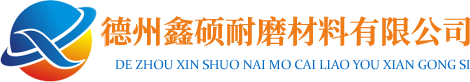 德州鑫硕耐磨材料有限公司
DE ZHOU XIN SHUO NAI MO CAI LIAO YOU XIAN GONG SI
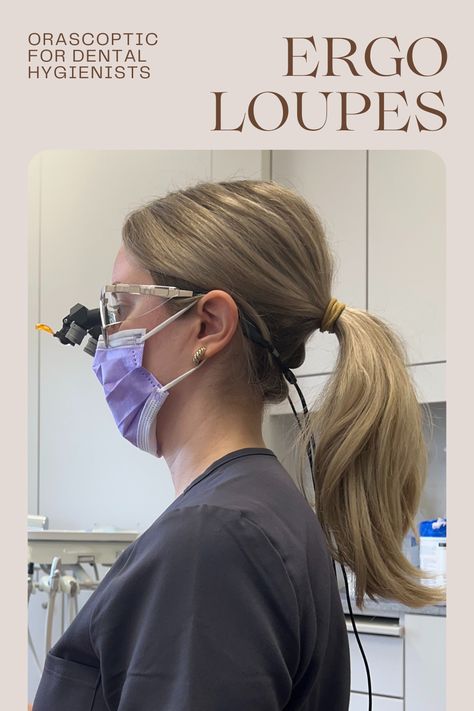 ORASCOPTIC FOR DENTAL HYGIENISTS

ERGO LOUPES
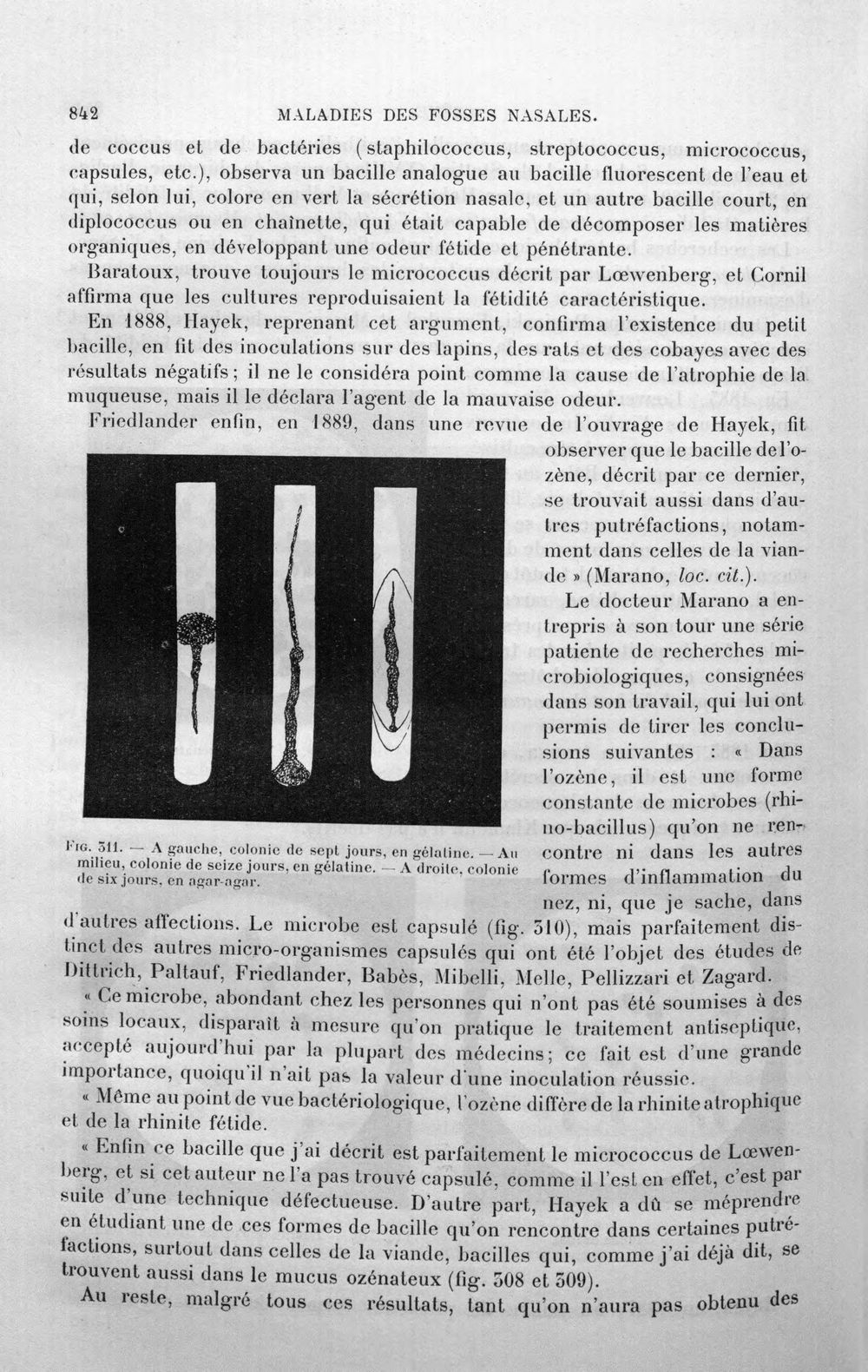 842 MALADIES DES FOSSES NASALES.

de coccus et de bactéries (staphilococcus, streptococcus, micrococcus, capsules, etc.), observa un bacille analogue au bacille fluorescent de l'eau et qui, selon lui, colore en vert la sécrétion nasale, et un autre bacille court, en diplococcus ou en chaînette, qui était capable de décomposer les matières organiques, en développant une odeur fétide et pénétrante.

Baratoux, trouve toujours le micrococcus décrit par Lœwenberg, et Cornil affirma que les cultures reproduisaient la fétidité caractéristique.

En 1888, Hayek, reprenant cet argument, confirma l'existence du petit bacille, en fit des inoculations sur des lapins, des rats et des cobayes avec des résultats négatifs; il ne le considéra point comme la cause de l'atrophie de la muqueuse, mais il le déclara l'agent de la mauvaise odeur.

Friedlander enfin, en 1889, dans une revue de l'ouvrage de Hayek, fit observer que le bacille de l'ozène, décrit par ce dernier, se trouvait aussi dans d'autres putréfactions, notamment dans celles de la viande » (Marano, loc. cit.).

Le docteur Marano a entrepris à son tour une série patiente de recherches microbiologiques, consignées dans son travail, qui lui ont permis de tirer les conclusions suivantes : « Dans l'ozène, il est une forme constante de microbes (rhino-bacillus) qu'on ne rencontre ni dans les autres formes d'inflammation du nez, ni, que je sache, dans d'autres affections. Le microbe est capsulé (fig. 310), mais parfaitement distinct des autres micro-organismes capsulés qui ont été l'objet des études de Dittrich, Paltauf, Friedlander, Babès, Mibelli, Melle, Pellizzari et Zagard.

Fig. 311. — A gauche, colonie de sept jours, en gélatine. — Au milieu, colonie de seize jours, en gélatine. — A droite, colonie de six jours, en agar-agar.

« Ce microbe, abondant chez les personnes qui n'ont pas été soumises à des soins locaux, disparaît à mesure qu'on pratique le traitement antiseptique, accepté aujourd'hui par la plupart des médecins; ce fait est d'une grande importance, quoiqu'il n'ait pas la valeur d'une inoculation réussie.

« Même au point de vue bactériologique, l'ozène diffère de la rhinite atrophique et de la rhinite fétide.

« Enfin ce bacille que j'ai décrit est parfaitement le micrococcus de Lœwenberg, et si cet auteur ne l'a pas trouvé capsulé, comme il l'est en effet, c'est par suite d'une technique défectueuse. D'autre part, Hayek a dû se méprendre en étudiant une de ces formes de bacille qu'on rencontre dans certaines putréfactions, surtout dans celles de la viande, bacilles qui, comme j'ai déjà dit, se trouvent aussi dans le mucus ozénateux (fig. 308 et 309).

Au reste, malgré tous ces résultats, tant qu'on n'aura pas obtenu des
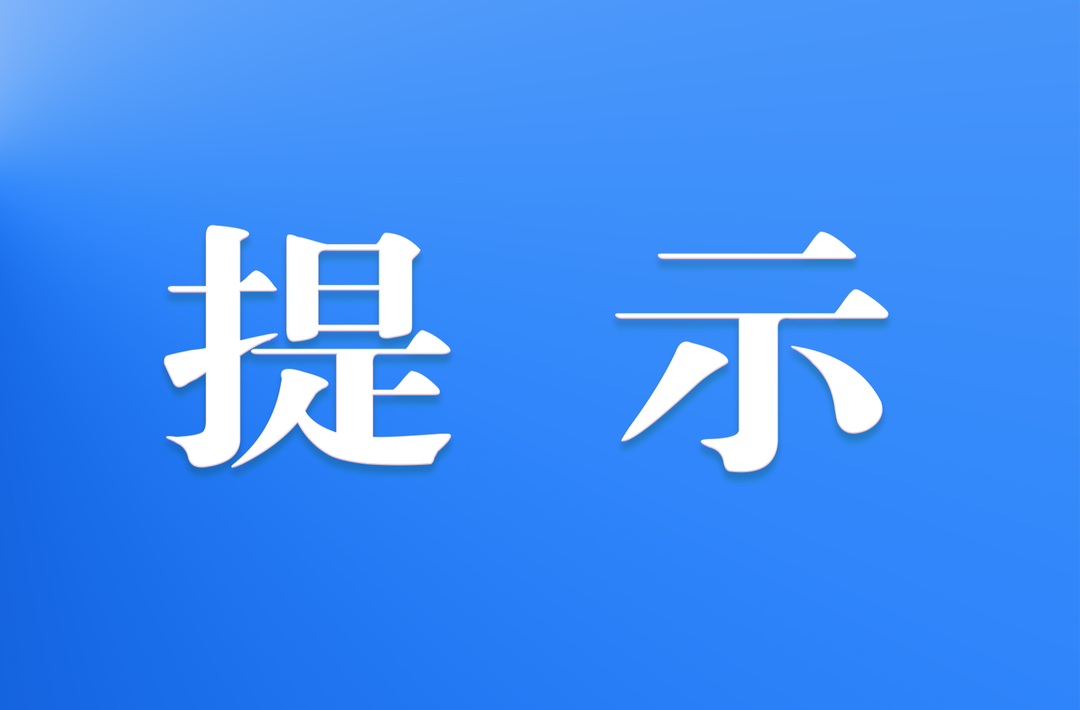 提 示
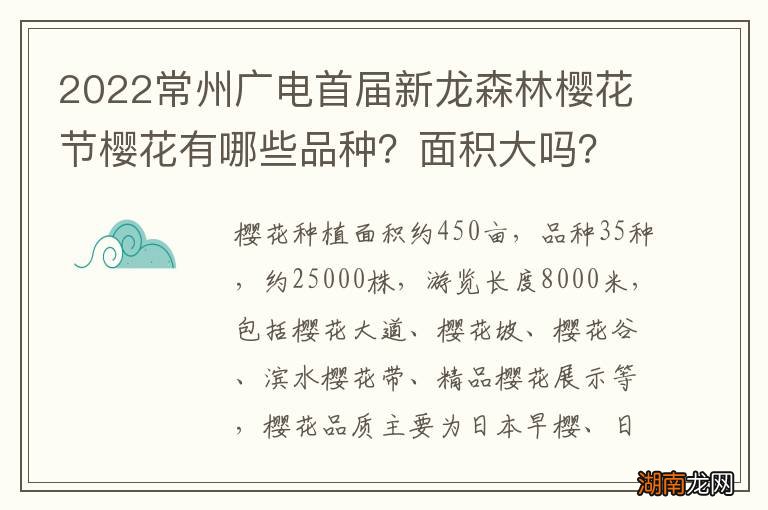 2022常州广电首届新龙森林樱花节樱花有哪些品种？面积大吗？

樱花种植面积约450亩，品种35种，约25000株，游览长度8000米，包括樱花大道、樱花坡、樱花谷、滨水樱花带、精品樱花展示等，樱花品质主要为日本早樱、日

湖南龙网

(Work request): Your copy should hold the lines from the one with "DE ZHOU XIN" up to and including the one with "Fig. 311. —", exactly as in the data above, and no pictures.

(Response box):
DE ZHOU XIN SHUO NAI MO CAI LIAO YOU XIAN GONG SI
 ORASCOPTIC FOR DENTAL HYGIENISTS

ERGO LOUPES
 842 MALADIES DES FOSSES NASALES.

de coccus et de bactéries (staphilococcus, streptococcus, micrococcus, capsules, etc.), observa un bacille analogue au bacille fluorescent de l'eau et qui, selon lui, colore en vert la sécrétion nasale, et un autre bacille court, en diplococcus ou en chaînette, qui était capable de décomposer les matières organiques, en développant une odeur fétide et pénétrante.

Baratoux, trouve toujours le micrococcus décrit par Lœwenberg, et Cornil affirma que les cultures reproduisaient la fétidité caractéristique.

En 1888, Hayek, reprenant cet argument, confirma l'existence du petit bacille, en fit des inoculations sur des lapins, des rats et des cobayes avec des résultats négatifs; il ne le considéra point comme la cause de l'atrophie de la muqueuse, mais il le déclara l'agent de la mauvaise odeur.

Friedlander enfin, en 1889, dans une revue de l'ouvrage de Hayek, fit observer que le bacille de l'ozène, décrit par ce dernier, se trouvait aussi dans d'autres putréfactions, notamment dans celles de la viande » (Marano, loc. cit.).

Le docteur Marano a entrepris à son tour une série patiente de recherches microbiologiques, consignées dans son travail, qui lui ont permis de tirer les conclusions suivantes : « Dans l'ozène, il est une forme constante de microbes (rhino-bacillus) qu'on ne rencontre ni dans les autres formes d'inflammation du nez, ni, que je sache, dans d'autres affections. Le microbe est capsulé (fig. 310), mais parfaitement distinct des autres micro-organismes capsulés qui ont été l'objet des études de Dittrich, Paltauf, Friedlander, Babès, Mibelli, Melle, Pellizzari et Zagard.

Fig. 311. — A gauche, colonie de sept jours, en gélatine. — Au milieu, colonie de seize jours, en gélatine. — A droite, colonie de six jours, en agar-agar.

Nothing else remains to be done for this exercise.